start

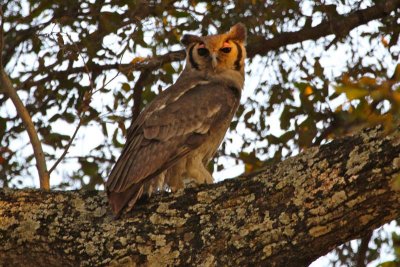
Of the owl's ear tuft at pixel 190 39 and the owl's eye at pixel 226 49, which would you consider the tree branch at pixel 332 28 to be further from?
the owl's ear tuft at pixel 190 39

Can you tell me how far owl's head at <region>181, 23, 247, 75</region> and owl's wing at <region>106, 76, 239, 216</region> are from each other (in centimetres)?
32

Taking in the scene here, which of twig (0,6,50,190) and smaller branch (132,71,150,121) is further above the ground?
smaller branch (132,71,150,121)

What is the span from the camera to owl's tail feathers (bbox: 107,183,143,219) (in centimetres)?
354

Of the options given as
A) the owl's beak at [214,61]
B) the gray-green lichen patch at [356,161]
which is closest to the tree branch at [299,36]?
the owl's beak at [214,61]

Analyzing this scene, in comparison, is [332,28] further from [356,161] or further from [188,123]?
[356,161]

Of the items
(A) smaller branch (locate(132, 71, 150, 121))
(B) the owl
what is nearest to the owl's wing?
(B) the owl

end

* THE TASK *
Please swap "owl's wing" for "owl's left wing" throughout all of the records above, keeping everything else unchanged and leaving out the pictures.

* COMPLETE ANSWER *
Of the owl's ear tuft at pixel 190 39 and the owl's eye at pixel 226 49, which would you consider the tree branch at pixel 332 28 to be further from?
the owl's ear tuft at pixel 190 39

Can you tell me how far owl's head at <region>181, 23, 247, 75</region> and owl's left wing at <region>106, 76, 239, 216</region> are from each other (in centimetres)?
32

Taking in the scene here, which of twig (0,6,50,190) and smaller branch (132,71,150,121) is further above the ground?
smaller branch (132,71,150,121)

What is the span from the camera to owl's tail feathers (bbox: 107,183,143,219) (in centimetres)?
354

Of the options given as
A) the owl's beak at [214,61]
B) the gray-green lichen patch at [356,161]
which is closest to the tree branch at [299,36]?
the owl's beak at [214,61]

Analyzing this scene, in comparison, is [332,28] further from [356,161] or further from [188,123]?
[356,161]

Of the items
(A) smaller branch (locate(132, 71, 150, 121))
(B) the owl
what is nearest to the owl's left wing?
(B) the owl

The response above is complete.